Panamanians voted on Sunday against the efforts of their president, Ricardo Martinelli, to stay in power even though he was constitutionally barred from seeking reelection. It’s not an overstatement to say that in doing so, Panama overcame the greatest challenge in it’s 25 year-old democracy.


For several years Martinelli looked for a way to get rid of the constitutional ban on reelection. He couldn’t do it through a constitutional amendment since the vote of two separate legislatures is required to change the Constitution. And given that polls consistently showed that public opinion was firmly against the idea of introducing consecutive presidential reelection, a referendum was also out of the question. Thus, Martinelli tried to pack the Supreme Court with three new justices. The idea was that a friendly Supreme Court would rule that the ban on reelection was unconstitutional (as occurred in the case of Daniel Ortega in Nicaragua). However, Panamanians took to the streets and Martinelli backtracked. Then he opted for a less overt strategy: supporting a successor and appointing his wife as his vice-presidential candidate. As Mary O’Grady of the Wall Street Journal pointed out, Martinelli moved his queen to stay in power.


Despite a legal prohibition to do so, Martinelli actively campaigned for his candidate José Domingo Arias and his wife, while viciously attacking their rivals. His government spent millions of dollars in publicity and the president toured the country giving away goodies such as digital TV boxes and inaugurating infrastructure projects (he ordered that the new metro in Panama City not charge a fee until after the election). It is ironic that while Panama has been the most outspoken critic of Venezuela in Latin America, Martinelli’s government engaged in similar electoral tactics as those of Chavismo.


Fortunately, it didn’t work. Juan Carlos Varela, who is Martinelli’s vice-president turned bitter rival, handily defeated Arias by 39.1% versus 31.7%. Panama City’s former mayor, Juan Carlos Navarro, came in third with 27.9%. Even though Martinelli accepted his candidate’s defeat, he didn’t call Varela on Sunday to congratulate him, claiming he had lost his phone number. That doesn’t bode well for a smooth transition. Martinelli is well-known for holding bitter grudges. After splitting with Varela, the National Assembly he controls voted to increase taxes on liquor sales to fund a subsidy for elderly people. As it happens, Varela’s family owns a rum-distillery.

One of the areas where Varela could find a nasty surprise is in public finances. Total government debt (in absolute terms) has increased by 70% during Martinelli’s watch and it wouldn’t be too surprising if the incoming administration finds that the fiscal figures have been doctored to make them look less grave.
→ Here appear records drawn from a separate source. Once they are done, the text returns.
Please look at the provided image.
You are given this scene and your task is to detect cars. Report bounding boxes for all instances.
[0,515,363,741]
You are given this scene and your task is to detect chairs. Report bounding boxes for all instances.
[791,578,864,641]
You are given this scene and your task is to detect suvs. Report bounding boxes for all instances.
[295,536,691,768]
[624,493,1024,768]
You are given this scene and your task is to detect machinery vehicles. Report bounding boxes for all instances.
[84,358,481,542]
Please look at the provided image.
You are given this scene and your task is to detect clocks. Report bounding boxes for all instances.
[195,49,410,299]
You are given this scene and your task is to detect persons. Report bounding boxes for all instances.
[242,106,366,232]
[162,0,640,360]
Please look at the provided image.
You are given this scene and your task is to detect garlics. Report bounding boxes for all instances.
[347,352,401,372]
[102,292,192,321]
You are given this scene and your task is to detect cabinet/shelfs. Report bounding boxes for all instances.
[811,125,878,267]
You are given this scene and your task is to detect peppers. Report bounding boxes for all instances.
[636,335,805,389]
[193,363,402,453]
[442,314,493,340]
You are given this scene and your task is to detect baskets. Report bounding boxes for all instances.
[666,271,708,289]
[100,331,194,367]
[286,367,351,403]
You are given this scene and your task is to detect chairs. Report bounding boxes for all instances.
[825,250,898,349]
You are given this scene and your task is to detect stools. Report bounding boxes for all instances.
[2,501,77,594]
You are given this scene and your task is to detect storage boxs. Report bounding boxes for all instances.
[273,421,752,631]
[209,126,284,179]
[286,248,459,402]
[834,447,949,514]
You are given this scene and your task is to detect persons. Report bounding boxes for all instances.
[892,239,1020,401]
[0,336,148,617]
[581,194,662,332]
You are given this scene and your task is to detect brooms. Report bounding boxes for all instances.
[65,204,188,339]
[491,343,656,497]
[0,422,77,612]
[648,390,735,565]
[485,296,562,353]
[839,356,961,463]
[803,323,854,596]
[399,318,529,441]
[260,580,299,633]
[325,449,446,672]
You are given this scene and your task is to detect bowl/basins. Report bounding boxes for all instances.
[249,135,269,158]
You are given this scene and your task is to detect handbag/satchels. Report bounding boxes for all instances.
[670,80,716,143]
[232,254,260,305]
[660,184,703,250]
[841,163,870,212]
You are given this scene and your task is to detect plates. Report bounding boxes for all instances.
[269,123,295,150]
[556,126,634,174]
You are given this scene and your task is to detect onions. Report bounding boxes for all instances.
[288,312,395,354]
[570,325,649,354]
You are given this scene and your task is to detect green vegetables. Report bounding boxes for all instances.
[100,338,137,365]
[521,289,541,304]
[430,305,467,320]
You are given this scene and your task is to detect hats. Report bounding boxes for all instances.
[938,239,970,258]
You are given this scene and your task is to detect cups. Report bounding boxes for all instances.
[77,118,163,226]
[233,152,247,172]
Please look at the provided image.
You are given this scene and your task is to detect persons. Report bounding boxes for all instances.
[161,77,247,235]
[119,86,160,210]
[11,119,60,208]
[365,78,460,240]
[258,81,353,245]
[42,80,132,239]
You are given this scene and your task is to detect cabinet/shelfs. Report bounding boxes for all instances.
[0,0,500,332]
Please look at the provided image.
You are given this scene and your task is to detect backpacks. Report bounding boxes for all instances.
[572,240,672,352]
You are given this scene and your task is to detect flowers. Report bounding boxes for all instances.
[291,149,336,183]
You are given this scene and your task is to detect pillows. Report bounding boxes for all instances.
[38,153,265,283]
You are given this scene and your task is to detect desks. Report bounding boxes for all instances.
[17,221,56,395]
The Martinelli administration has already engaged in accounting tricks such as postponing payments, relying on turnkey projects to build infrastructure, and taking public enterprises off the books to feign a lower fiscal deficit.


The high levels of government spending have been masked by the fact that the economy grew at an annual average rate of 8% for the last 5 years. While the economy was growing at such a high pace, the fiscal deficit and the public debt (as a percentage of GDP) seemed under control. However, now that the economy is decelerating, the fiscal iceberg is becoming more apparent: the central government deficit was 4.4% of GDP last year. And, after years of declining thanks to high growth rates, total public debt as a percentage of GDP (39% by the end of 2013) is expected to start rising again in 2014. 


Varela will also have to deal with the cronies that Martinelli placed in several key posts such as the Comptroller General, the Attorney General and the head of a recently created tax authority with vast powers. Varela will also face a National Assembly with a majority that belongs to Martinelli’s party.


If Panamanians want to avoid having a president with authoritarian leanings, they should look at amending the Constitution (but not holding a Constituent Assembly as some propose) so the executive doesn’t enjoy so much power in appointing key officials in the government. For example, the next president will be able to appoint four Supreme Court Justices (out of nine), one Electoral Court Justice, and six board members to the Canal Authority (out of eleven), among others. It’s too much power to place in a single person. The constitutional reform should also grant greater independence to the Judiciary.


Panamanians dodged a bullet on Sunday. But their ability to do so in the future depends on restructuring their institutions in order to have a weaker president and a stronger republic.